Strathclyde University has also found that that exam results increased by "significant" margins when the same students were encouraged to take more control of their own learning.
The research took place with first-year BEd students. One compulsory module, which students had found difficult in previous years, underwent a "radical" re-design based around peer assessment.
Each tutor group was divided into smaller study groups of no more than five students who worked together on core tasks. This included collaboration on the final task, which also involved individual responses and a 50-question multiple-choice exam. Formative assessment was used to make reflection and self-regulation integral to learning.
Questionnaires completed by 115 students showed that peer feedback was preferred to that from tutors. Some 72 per cent reported that collaborative working helped their learning. However, while 68 per cent believed peer feed-back was helpful in this setting, only 51 per cent found feedback from tutors relevant to their work - a figure described as "disappointing" by researchers Mary Welsh and Magnus Ross.
"This may be interpreted as a measure of the effectiveness of the methodology in developing self-regulating reflective skills," they said in a report. "There are implications for tutor involvement, and it can be argued that this outcome is beneficial for a system of higher education where classes are increasingly large and diverse, and where tutors face increasing pressures and demands on their time."
Summative final exam scores, meanwhile, rose by 11 per cent, which independent analysis deemed "statistically significant".
Feedback on the peer-assessment approach was nevertheless "disappointing". Only 41 per cent agreed or strongly agreed that it was appropriate, amid concerns that some students were not "pulling their weight". Students appeared to favour a more traditional approach with more preparation for the final summative exam.
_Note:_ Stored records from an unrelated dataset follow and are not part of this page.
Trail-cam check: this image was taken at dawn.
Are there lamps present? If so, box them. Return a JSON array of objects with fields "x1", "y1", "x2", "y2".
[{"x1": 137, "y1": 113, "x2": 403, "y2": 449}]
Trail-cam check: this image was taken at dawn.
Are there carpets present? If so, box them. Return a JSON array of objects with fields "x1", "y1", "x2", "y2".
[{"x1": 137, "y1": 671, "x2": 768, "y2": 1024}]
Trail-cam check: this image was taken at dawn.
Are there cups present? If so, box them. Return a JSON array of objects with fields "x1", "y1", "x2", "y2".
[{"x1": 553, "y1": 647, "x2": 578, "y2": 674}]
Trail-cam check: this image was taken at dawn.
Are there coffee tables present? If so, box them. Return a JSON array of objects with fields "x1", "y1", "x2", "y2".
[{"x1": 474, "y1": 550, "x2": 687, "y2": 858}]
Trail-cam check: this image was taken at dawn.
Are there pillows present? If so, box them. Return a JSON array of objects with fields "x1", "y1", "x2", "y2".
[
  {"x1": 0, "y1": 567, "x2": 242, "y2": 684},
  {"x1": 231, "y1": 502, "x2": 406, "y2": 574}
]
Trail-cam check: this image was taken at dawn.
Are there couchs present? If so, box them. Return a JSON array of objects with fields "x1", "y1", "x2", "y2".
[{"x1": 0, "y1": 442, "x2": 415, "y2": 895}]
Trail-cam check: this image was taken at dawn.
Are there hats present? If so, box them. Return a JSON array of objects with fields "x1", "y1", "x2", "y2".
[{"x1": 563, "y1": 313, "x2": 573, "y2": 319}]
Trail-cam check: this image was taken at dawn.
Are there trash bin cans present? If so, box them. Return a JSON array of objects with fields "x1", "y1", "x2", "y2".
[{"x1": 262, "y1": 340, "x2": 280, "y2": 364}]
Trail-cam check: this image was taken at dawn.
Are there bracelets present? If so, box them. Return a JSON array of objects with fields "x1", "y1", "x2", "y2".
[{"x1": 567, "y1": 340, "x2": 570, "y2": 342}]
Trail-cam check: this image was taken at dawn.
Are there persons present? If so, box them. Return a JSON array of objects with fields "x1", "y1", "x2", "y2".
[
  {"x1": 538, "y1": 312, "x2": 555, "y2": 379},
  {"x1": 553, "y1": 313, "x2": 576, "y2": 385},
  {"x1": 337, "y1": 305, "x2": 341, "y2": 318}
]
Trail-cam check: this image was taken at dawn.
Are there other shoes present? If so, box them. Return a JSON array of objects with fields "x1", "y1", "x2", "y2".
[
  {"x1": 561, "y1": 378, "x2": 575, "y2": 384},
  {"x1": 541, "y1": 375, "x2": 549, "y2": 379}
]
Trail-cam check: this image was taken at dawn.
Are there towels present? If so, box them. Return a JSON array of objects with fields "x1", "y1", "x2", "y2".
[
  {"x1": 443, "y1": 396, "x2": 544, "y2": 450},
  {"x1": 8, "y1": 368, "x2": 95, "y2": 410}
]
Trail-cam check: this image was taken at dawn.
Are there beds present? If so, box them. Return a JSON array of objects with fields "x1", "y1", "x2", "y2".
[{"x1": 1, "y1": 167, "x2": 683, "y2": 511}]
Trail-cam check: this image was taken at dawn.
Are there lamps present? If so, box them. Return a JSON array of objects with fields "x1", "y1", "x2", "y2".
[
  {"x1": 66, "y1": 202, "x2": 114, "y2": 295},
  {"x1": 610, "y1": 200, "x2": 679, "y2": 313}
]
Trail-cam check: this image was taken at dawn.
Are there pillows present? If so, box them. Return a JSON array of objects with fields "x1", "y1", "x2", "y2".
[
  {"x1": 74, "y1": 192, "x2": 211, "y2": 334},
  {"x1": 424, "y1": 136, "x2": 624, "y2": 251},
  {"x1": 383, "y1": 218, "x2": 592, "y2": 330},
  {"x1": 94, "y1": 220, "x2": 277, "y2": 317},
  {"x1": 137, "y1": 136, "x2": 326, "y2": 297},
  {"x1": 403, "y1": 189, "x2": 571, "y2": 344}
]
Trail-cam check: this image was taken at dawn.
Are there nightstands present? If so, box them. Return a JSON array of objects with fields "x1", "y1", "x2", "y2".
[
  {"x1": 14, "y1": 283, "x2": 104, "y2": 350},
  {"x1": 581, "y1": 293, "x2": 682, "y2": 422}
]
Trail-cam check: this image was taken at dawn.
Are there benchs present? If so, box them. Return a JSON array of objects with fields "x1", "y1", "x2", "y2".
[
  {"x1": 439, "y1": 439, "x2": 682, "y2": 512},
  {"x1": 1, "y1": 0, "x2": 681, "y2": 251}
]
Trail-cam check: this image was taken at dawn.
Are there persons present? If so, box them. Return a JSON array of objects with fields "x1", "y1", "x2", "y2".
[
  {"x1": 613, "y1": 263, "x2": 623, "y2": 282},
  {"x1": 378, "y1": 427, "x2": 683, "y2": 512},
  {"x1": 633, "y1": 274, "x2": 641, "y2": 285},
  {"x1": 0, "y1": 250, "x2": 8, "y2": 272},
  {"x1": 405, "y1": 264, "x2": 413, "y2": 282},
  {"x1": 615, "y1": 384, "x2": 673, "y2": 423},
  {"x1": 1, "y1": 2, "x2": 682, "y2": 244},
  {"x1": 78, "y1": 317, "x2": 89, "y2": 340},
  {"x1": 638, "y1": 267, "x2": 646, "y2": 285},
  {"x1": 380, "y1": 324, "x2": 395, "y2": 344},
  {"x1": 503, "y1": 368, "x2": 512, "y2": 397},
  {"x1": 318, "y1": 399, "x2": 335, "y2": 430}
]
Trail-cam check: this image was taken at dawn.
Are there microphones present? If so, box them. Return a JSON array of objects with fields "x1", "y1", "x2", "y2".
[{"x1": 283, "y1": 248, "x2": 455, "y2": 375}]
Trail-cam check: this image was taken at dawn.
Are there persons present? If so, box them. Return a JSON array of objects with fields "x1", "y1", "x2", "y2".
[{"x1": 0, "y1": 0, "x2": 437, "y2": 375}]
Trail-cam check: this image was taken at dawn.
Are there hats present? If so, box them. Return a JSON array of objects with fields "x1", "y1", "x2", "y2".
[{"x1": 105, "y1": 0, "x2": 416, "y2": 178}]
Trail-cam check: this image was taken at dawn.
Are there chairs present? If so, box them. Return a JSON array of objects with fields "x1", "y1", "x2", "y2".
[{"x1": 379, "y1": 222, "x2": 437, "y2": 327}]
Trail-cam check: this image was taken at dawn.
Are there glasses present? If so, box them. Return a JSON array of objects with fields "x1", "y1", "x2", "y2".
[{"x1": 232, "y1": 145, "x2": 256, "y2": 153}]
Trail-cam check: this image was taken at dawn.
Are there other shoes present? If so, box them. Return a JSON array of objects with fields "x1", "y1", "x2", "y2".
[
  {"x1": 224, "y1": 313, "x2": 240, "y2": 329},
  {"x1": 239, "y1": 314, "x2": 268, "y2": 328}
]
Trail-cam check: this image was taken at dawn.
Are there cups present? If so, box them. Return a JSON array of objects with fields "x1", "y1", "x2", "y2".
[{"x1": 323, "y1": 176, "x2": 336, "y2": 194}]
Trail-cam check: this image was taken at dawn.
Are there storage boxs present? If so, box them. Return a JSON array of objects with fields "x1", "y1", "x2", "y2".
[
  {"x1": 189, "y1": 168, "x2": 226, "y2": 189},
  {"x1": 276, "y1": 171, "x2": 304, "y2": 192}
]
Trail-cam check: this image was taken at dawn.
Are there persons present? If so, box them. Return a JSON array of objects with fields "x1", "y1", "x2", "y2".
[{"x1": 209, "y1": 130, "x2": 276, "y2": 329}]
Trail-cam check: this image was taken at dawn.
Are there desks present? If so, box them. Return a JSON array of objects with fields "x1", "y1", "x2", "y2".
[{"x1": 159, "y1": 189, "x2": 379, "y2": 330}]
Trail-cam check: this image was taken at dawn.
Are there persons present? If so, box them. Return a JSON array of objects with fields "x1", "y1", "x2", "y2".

These opinions were, however, expressed before exam scores were known, and 89 per cent of students reported that collaborative tasks improved their skills of reflection.
The findings were presented at the recent annual conference of the British Educational Research Association, held at Edinburgh's Heriot-Watt University. The research was part of the Re-Engineering Assessment Practices in Scottish Higher Education project, better known as REAP.